Do this: Write every entry out again exactly, please, and skip the pictures.

....................

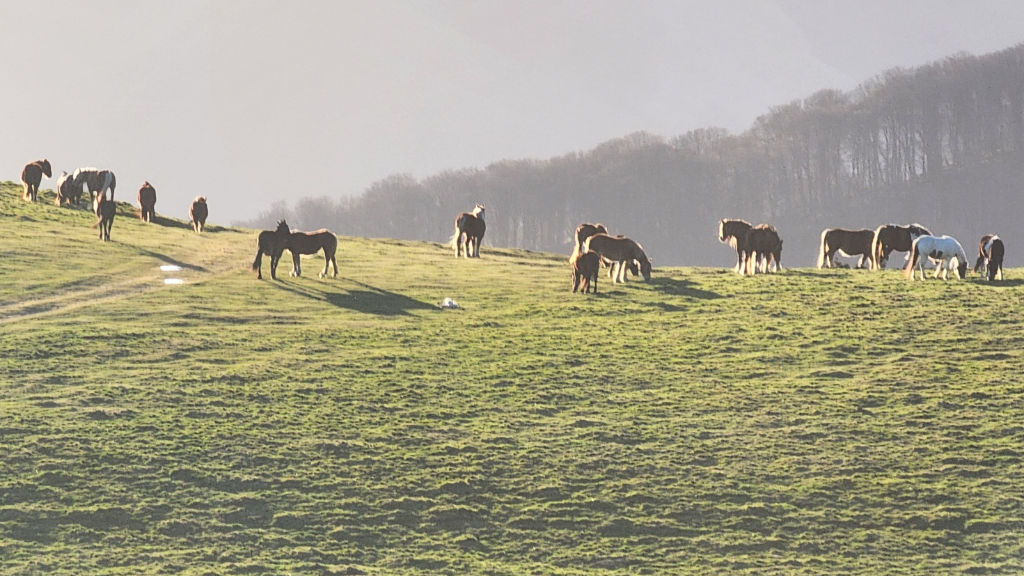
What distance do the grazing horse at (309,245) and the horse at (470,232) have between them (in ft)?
26.7

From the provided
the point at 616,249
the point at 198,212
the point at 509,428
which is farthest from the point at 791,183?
the point at 509,428

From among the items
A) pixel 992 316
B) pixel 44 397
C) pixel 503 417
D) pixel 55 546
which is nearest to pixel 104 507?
pixel 55 546

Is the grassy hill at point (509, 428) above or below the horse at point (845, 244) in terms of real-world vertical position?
below

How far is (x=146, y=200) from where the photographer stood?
5228cm

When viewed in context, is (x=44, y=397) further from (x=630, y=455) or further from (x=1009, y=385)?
(x=1009, y=385)

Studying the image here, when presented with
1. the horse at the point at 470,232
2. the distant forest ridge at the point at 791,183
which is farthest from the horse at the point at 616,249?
the distant forest ridge at the point at 791,183

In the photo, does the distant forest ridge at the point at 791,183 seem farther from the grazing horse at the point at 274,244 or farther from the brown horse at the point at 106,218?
the grazing horse at the point at 274,244

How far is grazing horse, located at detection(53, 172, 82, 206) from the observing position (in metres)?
53.5

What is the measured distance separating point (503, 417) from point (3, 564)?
947 centimetres

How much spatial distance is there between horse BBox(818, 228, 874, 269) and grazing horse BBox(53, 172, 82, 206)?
30.1 meters

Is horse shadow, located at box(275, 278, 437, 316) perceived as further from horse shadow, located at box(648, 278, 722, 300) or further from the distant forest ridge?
the distant forest ridge

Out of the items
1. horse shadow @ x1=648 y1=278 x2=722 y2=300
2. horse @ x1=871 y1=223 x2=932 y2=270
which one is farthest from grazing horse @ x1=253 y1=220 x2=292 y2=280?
horse @ x1=871 y1=223 x2=932 y2=270

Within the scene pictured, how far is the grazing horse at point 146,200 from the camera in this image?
52.2 m

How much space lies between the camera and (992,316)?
3147 centimetres
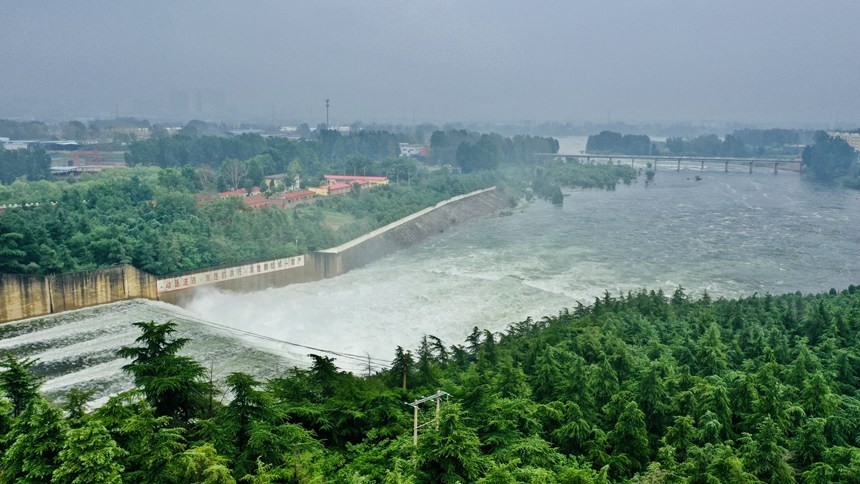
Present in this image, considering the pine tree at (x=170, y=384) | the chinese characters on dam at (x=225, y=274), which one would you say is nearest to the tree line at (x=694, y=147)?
the chinese characters on dam at (x=225, y=274)

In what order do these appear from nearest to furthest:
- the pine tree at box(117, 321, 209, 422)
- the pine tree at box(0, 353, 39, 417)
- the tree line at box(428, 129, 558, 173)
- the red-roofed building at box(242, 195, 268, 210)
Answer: the pine tree at box(0, 353, 39, 417) → the pine tree at box(117, 321, 209, 422) → the red-roofed building at box(242, 195, 268, 210) → the tree line at box(428, 129, 558, 173)

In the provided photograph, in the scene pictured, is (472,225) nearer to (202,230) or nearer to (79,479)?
(202,230)

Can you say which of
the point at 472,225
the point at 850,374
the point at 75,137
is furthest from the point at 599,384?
the point at 75,137

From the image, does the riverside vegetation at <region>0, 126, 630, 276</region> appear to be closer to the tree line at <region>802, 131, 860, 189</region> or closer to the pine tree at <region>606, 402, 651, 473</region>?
the pine tree at <region>606, 402, 651, 473</region>

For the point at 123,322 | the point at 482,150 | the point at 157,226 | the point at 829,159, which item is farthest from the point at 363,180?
the point at 829,159

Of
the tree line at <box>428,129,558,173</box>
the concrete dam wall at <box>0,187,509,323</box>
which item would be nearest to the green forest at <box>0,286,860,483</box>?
the concrete dam wall at <box>0,187,509,323</box>

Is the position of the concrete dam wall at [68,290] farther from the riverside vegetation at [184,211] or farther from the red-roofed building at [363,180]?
the red-roofed building at [363,180]
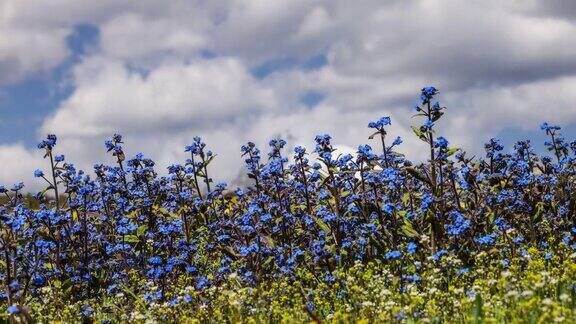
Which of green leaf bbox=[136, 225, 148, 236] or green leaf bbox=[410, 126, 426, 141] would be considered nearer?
green leaf bbox=[410, 126, 426, 141]

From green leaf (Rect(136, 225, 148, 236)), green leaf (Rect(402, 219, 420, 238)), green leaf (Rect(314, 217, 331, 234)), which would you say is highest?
green leaf (Rect(136, 225, 148, 236))

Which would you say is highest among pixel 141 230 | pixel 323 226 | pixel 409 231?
pixel 141 230

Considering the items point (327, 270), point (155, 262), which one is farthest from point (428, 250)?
point (155, 262)

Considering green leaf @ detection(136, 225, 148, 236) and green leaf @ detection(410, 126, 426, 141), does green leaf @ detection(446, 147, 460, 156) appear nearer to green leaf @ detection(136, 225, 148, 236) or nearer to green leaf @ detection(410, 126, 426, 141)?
green leaf @ detection(410, 126, 426, 141)

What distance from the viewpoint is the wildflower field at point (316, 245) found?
8562 mm

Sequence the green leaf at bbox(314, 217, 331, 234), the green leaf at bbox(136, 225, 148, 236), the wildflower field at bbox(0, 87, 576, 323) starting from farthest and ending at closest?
the green leaf at bbox(136, 225, 148, 236)
the green leaf at bbox(314, 217, 331, 234)
the wildflower field at bbox(0, 87, 576, 323)

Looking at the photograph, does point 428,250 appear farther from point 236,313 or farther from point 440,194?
point 236,313

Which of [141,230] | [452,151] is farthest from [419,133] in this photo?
[141,230]

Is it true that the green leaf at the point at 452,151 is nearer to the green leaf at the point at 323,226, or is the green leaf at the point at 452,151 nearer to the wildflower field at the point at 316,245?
the wildflower field at the point at 316,245

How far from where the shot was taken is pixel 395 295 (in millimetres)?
8156

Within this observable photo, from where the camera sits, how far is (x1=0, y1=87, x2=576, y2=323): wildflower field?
28.1 feet

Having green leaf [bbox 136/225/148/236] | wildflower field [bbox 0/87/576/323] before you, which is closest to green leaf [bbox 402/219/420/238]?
wildflower field [bbox 0/87/576/323]

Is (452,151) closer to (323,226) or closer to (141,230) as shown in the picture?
(323,226)

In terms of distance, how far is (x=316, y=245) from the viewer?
33.5 ft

....................

Task output:
What distance do the grazing horse at (309,245) and the horse at (470,232) have between them (in ft)?
26.7

From the provided
the point at 616,249
the point at 198,212
the point at 509,428
which is farthest from the point at 791,183?
the point at 509,428

From among the items
A) pixel 992 316
B) pixel 44 397
C) pixel 503 417
D) pixel 55 546
which is nearest to pixel 104 507?
pixel 55 546

Is the grassy hill at point (509, 428) above or below the horse at point (845, 244) in terms of real-world vertical position?
below

How far is (x=146, y=200) from where the photographer stood?
5228cm

When viewed in context, is (x=44, y=397) further from (x=630, y=455) or further from (x=1009, y=385)?
(x=1009, y=385)

Studying the image here, when presented with
1. the horse at the point at 470,232
2. the distant forest ridge at the point at 791,183
which is farthest from the horse at the point at 616,249?
the distant forest ridge at the point at 791,183

In the photo, does the distant forest ridge at the point at 791,183 seem farther from the grazing horse at the point at 274,244 or farther from the brown horse at the point at 106,218?
the grazing horse at the point at 274,244

How far is grazing horse, located at detection(53, 172, 82, 206) from the observing position (in metres)?
53.5

What is the measured distance separating point (503, 417) from point (3, 564)?
947 centimetres

How much spatial distance is there between horse BBox(818, 228, 874, 269) and grazing horse BBox(53, 172, 82, 206)?
30.1 meters

Is horse shadow, located at box(275, 278, 437, 316) perceived as further from horse shadow, located at box(648, 278, 722, 300) or further from the distant forest ridge?
the distant forest ridge

Out of the items
1. horse shadow @ x1=648 y1=278 x2=722 y2=300
2. horse @ x1=871 y1=223 x2=932 y2=270
which one is farthest from grazing horse @ x1=253 y1=220 x2=292 y2=280?
horse @ x1=871 y1=223 x2=932 y2=270

Within the scene pictured, how far is the grazing horse at point 146,200 from the camera in this image?
52.2 m

How much space lies between the camera and (992,316)?
3147 centimetres
Present in this image, considering the pine tree at (x=170, y=384) | the chinese characters on dam at (x=225, y=274), which one would you say is nearest to the tree line at (x=694, y=147)?
the chinese characters on dam at (x=225, y=274)

In what order do these appear from nearest to furthest:
- the pine tree at box(117, 321, 209, 422)
- the pine tree at box(0, 353, 39, 417)
- the tree line at box(428, 129, 558, 173)
- the red-roofed building at box(242, 195, 268, 210)
Answer: the pine tree at box(0, 353, 39, 417) → the pine tree at box(117, 321, 209, 422) → the red-roofed building at box(242, 195, 268, 210) → the tree line at box(428, 129, 558, 173)

In the provided photograph, in the scene pictured, is (472,225) nearer to (202,230) or nearer to (79,479)?
(202,230)

Can you say which of
the point at 472,225
the point at 850,374
the point at 75,137
is furthest from the point at 599,384?
the point at 75,137

From the image, does the riverside vegetation at <region>0, 126, 630, 276</region> appear to be closer to the tree line at <region>802, 131, 860, 189</region> or closer to the pine tree at <region>606, 402, 651, 473</region>?
the pine tree at <region>606, 402, 651, 473</region>

For the point at 123,322 | the point at 482,150 | the point at 157,226 | the point at 829,159, which item is farthest from the point at 363,180?
the point at 829,159

Of
the tree line at <box>428,129,558,173</box>
the concrete dam wall at <box>0,187,509,323</box>
which item would be nearest to the green forest at <box>0,286,860,483</box>?
the concrete dam wall at <box>0,187,509,323</box>

Is the position of the concrete dam wall at [68,290] farther from the riverside vegetation at [184,211] or farther from the red-roofed building at [363,180]?
the red-roofed building at [363,180]
Which of green leaf bbox=[136, 225, 148, 236] or green leaf bbox=[410, 126, 426, 141] would be considered nearer?
green leaf bbox=[410, 126, 426, 141]

From green leaf (Rect(136, 225, 148, 236)), green leaf (Rect(402, 219, 420, 238)), green leaf (Rect(314, 217, 331, 234)), which would you say is highest?
green leaf (Rect(136, 225, 148, 236))

Which would you say is highest among pixel 141 230 | pixel 323 226 | pixel 409 231?
pixel 141 230

Considering the items point (327, 270), point (155, 262), which one is farthest from point (428, 250)?
point (155, 262)

Considering green leaf @ detection(136, 225, 148, 236) and green leaf @ detection(410, 126, 426, 141), does green leaf @ detection(446, 147, 460, 156) appear nearer to green leaf @ detection(136, 225, 148, 236) or nearer to green leaf @ detection(410, 126, 426, 141)?
green leaf @ detection(410, 126, 426, 141)

What distance from the viewpoint is the wildflower field at point (316, 245) found?
8562 mm

Sequence the green leaf at bbox(314, 217, 331, 234), the green leaf at bbox(136, 225, 148, 236), the wildflower field at bbox(0, 87, 576, 323) starting from farthest and ending at closest?
the green leaf at bbox(136, 225, 148, 236)
the green leaf at bbox(314, 217, 331, 234)
the wildflower field at bbox(0, 87, 576, 323)

Looking at the photograph, does point 428,250 appear farther from point 236,313 or farther from point 440,194?
point 236,313

Which of [141,230] | [452,151] is farthest from [419,133] in this photo?
[141,230]

Is it true that the green leaf at the point at 452,151 is nearer to the green leaf at the point at 323,226, or is the green leaf at the point at 452,151 nearer to the wildflower field at the point at 316,245?
the wildflower field at the point at 316,245

How far from where the shot was taken is pixel 395 295 (in millimetres)?
8156

Within this observable photo, from where the camera sits, how far is (x1=0, y1=87, x2=576, y2=323): wildflower field?
28.1 feet

Having green leaf [bbox 136/225/148/236] | wildflower field [bbox 0/87/576/323] before you, which is closest to green leaf [bbox 402/219/420/238]?
wildflower field [bbox 0/87/576/323]

Is (452,151) closer to (323,226) or closer to (141,230) as shown in the picture?
(323,226)

In terms of distance, how far is (x=316, y=245) from the viewer?
33.5 ft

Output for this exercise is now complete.